To enhance visualization, our method involves analyzing the heatmaps generated by the DCNN to derive nonlinear intrinsic connectivity networks from the input FNC data. These networks represent a significant improvement over previous approaches and provide a robust framework for understanding the complex interactions between different regions of the brain. To ensure optimal efficiency and effectiveness, our method incorporates two stages in the training process. In the initial stage, we train a deep convolutional neural network to create heatmaps from various convolution layers of the network. In the second stage, we use the ICA and t-test-based feature selection methods to effectively analyze each heatmap from different convolution layers. This allows us to extract the most important nonlinear FNCs from the heatmaps that play a crucial role in distinguishing different groups. Overall, we believe that our approach has the potential to provide powerful insights into the workings of the brain and help researchers gain a deeper understanding of complex psychological and psychiatric conditions.
Our approach was focused on the use of the proposed method to analyze FNC matrices. We found substantial benefits even in this case, including an improvement in accuracy and also a rich set of visualizations that highlight different aspects of the patient versus control differences. There are likely additional performance improvements to be gained by modeling nonlinear interactions prior to the computation of the FNC, especially those related to more complex relationships such as those between cognitive performance, diagnosis (including expanding to other neuropsychiatric disorders including those at risk), and FNC, which we hope to explore in future works. In addition, we are planning to enhance the effectiveness of our deep learning network by incorporating self-attention transformers [
19,
56,
57,
58]. This specialized transformer architecture is capable of capturing nonlinear connectivity from dynamic functional network connectivity with greater accuracy and precision.
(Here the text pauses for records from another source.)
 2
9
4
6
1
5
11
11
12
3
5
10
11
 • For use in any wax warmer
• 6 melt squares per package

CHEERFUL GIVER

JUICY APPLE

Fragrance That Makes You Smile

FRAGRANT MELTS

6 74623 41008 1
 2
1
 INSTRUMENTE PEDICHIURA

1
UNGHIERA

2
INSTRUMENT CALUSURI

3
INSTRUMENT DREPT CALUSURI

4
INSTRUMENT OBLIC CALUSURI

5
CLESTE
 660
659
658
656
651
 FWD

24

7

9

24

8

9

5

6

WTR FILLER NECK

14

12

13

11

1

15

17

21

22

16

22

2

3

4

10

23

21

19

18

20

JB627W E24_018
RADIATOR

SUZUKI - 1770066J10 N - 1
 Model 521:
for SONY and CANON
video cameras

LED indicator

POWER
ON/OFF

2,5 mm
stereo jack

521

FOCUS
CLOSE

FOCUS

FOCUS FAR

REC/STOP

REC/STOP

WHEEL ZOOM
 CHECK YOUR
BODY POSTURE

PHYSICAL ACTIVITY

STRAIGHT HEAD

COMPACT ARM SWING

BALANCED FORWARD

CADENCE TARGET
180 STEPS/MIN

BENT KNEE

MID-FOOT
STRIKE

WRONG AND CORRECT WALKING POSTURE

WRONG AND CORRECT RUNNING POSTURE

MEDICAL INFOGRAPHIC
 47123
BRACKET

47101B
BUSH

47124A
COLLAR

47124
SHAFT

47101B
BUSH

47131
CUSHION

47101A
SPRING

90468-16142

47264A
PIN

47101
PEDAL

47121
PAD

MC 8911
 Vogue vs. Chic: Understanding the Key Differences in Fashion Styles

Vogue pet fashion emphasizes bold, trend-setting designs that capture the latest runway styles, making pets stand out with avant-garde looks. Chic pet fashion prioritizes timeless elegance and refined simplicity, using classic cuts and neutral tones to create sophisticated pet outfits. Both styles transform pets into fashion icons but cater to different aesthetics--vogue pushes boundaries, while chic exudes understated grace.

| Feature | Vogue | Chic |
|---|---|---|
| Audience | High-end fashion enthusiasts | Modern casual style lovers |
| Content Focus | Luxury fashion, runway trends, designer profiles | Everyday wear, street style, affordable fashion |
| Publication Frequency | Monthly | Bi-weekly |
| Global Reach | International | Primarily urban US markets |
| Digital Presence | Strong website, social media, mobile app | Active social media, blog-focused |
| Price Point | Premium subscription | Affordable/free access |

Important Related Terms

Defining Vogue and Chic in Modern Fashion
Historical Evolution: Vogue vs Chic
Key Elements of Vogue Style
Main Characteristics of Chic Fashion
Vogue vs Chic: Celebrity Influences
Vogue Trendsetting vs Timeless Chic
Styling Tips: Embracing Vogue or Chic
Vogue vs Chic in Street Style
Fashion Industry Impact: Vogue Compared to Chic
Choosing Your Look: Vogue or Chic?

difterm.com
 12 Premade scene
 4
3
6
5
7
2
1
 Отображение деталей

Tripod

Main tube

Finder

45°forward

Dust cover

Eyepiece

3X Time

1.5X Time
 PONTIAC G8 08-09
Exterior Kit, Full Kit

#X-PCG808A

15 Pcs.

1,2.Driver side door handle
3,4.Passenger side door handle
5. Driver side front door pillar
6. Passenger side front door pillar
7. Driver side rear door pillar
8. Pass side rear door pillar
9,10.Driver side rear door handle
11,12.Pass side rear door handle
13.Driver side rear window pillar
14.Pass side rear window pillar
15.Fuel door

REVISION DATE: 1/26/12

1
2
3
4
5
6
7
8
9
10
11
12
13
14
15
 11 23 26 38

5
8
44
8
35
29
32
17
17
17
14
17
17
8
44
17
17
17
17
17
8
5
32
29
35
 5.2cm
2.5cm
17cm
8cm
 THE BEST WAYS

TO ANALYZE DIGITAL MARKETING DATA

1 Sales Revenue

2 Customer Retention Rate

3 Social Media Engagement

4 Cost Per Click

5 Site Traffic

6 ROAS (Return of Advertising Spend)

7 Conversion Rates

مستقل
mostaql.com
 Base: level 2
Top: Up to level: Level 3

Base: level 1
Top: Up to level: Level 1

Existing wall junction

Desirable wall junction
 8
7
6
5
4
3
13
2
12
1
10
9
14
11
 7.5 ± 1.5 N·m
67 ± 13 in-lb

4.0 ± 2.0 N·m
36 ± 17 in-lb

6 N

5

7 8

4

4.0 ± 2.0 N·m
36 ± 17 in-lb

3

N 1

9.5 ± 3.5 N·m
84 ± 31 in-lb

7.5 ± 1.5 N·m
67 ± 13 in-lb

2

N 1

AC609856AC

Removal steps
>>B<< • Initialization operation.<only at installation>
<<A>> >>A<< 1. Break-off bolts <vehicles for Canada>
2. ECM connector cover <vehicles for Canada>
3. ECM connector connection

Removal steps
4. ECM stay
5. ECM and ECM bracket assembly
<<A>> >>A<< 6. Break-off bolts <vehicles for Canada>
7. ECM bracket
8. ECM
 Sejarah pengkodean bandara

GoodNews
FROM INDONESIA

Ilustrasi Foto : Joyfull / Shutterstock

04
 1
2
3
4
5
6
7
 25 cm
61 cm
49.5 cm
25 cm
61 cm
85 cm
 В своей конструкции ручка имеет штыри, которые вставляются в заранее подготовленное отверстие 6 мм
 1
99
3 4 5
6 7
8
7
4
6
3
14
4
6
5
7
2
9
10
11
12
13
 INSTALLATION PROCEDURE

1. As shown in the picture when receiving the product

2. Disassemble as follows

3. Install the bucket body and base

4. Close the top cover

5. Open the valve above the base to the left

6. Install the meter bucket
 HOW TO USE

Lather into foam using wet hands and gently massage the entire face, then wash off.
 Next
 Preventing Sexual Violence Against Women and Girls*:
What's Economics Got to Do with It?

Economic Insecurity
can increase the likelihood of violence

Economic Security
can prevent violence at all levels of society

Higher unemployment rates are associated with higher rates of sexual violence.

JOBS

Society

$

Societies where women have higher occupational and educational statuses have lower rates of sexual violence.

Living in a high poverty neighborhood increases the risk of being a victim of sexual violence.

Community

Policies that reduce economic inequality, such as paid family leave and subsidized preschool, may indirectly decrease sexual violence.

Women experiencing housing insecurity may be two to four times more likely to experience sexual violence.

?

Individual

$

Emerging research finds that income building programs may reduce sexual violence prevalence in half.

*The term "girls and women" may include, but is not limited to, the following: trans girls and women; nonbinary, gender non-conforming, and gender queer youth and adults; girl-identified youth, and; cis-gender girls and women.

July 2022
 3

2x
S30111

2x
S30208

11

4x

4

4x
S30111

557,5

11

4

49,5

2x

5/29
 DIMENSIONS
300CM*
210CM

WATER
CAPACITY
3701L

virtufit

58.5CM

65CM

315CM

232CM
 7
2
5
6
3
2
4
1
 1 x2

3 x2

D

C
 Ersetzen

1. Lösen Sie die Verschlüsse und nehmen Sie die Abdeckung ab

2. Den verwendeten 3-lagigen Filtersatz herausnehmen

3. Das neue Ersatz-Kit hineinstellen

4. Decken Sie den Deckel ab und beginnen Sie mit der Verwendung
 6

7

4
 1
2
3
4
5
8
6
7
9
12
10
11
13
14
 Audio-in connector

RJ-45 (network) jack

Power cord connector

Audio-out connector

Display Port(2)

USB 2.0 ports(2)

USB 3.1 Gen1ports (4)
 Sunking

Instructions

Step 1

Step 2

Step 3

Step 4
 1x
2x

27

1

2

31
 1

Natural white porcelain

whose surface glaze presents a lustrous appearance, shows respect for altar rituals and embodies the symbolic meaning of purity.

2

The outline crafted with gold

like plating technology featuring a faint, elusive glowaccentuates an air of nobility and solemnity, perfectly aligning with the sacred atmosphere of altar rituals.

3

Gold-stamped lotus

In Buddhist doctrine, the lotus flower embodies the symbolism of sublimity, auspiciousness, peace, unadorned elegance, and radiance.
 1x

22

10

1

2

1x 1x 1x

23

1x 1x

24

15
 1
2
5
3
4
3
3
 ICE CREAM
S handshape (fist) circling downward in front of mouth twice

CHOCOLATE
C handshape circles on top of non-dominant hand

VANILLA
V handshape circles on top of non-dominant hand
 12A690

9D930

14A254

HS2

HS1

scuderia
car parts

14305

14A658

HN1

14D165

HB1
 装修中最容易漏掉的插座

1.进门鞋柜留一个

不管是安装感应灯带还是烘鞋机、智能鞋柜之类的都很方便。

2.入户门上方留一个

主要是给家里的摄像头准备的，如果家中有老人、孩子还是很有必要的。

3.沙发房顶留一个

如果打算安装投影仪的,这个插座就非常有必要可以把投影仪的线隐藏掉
By enabling the model to recognize and analyze relationships between distant elements in a sequence, self-attention transformers can effectively comprehend complex patterns and dependencies that would be otherwise difficult to detect. This allows for the extraction of the most significant features from windowed time courses of different brain networks (components), which are estimated via spatial ICA. We believe that this development will significantly improve the performance of our deep learning network and enable us to achieve more accurate results in our research.